In God’s way success has nothing to do with power, prestige or possessions. Success in God’s eyes is to do what is right. The way we respond to His Book of Instruction determines whether we are a success or failure; sheep or goats, wheat or weeds for: “The Lord Jesus will separate the sheep (the righteous) from the goats (the unrighteous). The sheep will inherit the Kingdom and Eternal Life and the goats will depart into eternal fire and eternal punishment.” (Mt.25:41,46). This is a parable of judgement. Heaven and hell are real. These verses are written, the Gospel states, so that we may believe that Jesus is the Saviour and have life in all its fullness.

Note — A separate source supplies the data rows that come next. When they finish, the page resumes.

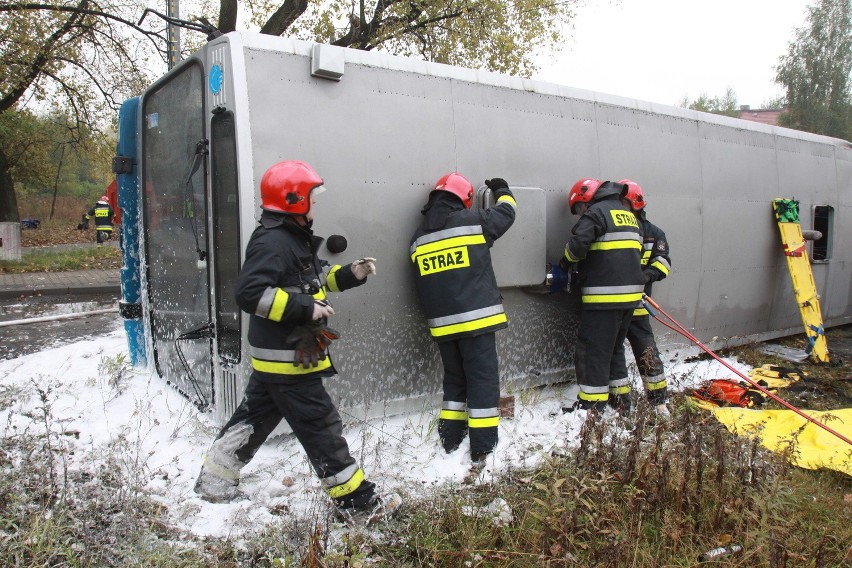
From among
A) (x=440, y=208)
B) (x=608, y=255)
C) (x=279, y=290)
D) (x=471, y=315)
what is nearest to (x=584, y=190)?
(x=608, y=255)

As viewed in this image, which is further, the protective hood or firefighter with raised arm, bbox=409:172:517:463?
the protective hood

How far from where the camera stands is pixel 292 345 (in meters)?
3.03

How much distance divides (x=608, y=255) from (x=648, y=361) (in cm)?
80

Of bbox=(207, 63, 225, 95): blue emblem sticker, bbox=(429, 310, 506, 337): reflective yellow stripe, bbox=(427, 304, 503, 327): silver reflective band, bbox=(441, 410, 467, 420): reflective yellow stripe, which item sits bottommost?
bbox=(441, 410, 467, 420): reflective yellow stripe

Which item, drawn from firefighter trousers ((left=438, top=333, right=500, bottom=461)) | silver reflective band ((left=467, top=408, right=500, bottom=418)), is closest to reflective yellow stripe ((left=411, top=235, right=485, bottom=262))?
firefighter trousers ((left=438, top=333, right=500, bottom=461))

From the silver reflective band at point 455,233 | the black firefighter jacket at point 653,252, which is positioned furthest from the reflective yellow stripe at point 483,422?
the black firefighter jacket at point 653,252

How do we apply Scripture to ourselves?

First we must ingest and digest the Bible to the point that its words are always in our mouth (like honey on our lips). If our hearts are full of God’s truth, our mouths will speak His truths and say things we should and not say what we shouldn’t.

Second we must let the Word in by meditating upon it. Meditate suggests the image of a cow chewing the cud over and over. When we meditate, we run a truth around in our mind until we begin to see life from the Lord’s viewpoint. A mind filled with the Word leads to a heart full of the love of God.

Third we must apply Scripture, live it out, in our lives. We need to be obedient if we truly want success. The proof we believe the Bible is to obey it! Real success is fulfilling the purposes of God.

There are three types of people in the world:-

  1. Those with no purpose in life. They drift through life, go to school, get a job, start a career, get married, have children, divorce, remarry, move from house to house, retire, play golf and die.
  2.  Those with the wrong purpose in life. Sure they can be super achievers, climb the corporate ladder, get the golden handshake, but live their lives with little or no thought about God and die without Him. The question why would a loving God send anyone to hell? Is the wrong question to ask. It should be, why would a person choose hell over a loving God?
  3. Then there are those who have found the right purpose in life. They believe that God put them on this earth, they are foreigners here, to fulfill His purpose and they are doing what they believe His purpose is.

An estimated 500,000 tons of water go over Niagara Falls every minute. On March 29, 1948, the falls suddenly stopped. Those who lived near enough heard the overwhelming silence, and immediately they thought it was a sign – the end of the world had come! However, after thirty hours had passed the flow of water resumed. What happened? Tons of ice had jammed the Niagara River at its entrance. The ice blocked the flow of water until finally, there was a shift in the blockage and the river began flowing again. The river had stopped flowing because of ice.

If we really want the flow of God’s love, peace, joy, and anointing in our lives we cannot allow our hearts to become like ice. If we do, His life-giving current will stop and there won’t be a spring within us welling up to eternal life. We need the presence of God, we need to obey His principles and be filled with His purpose. Success will then be guaranteed! We need to discover and pursue it.

Love in the Messiah. Blessed be the Word.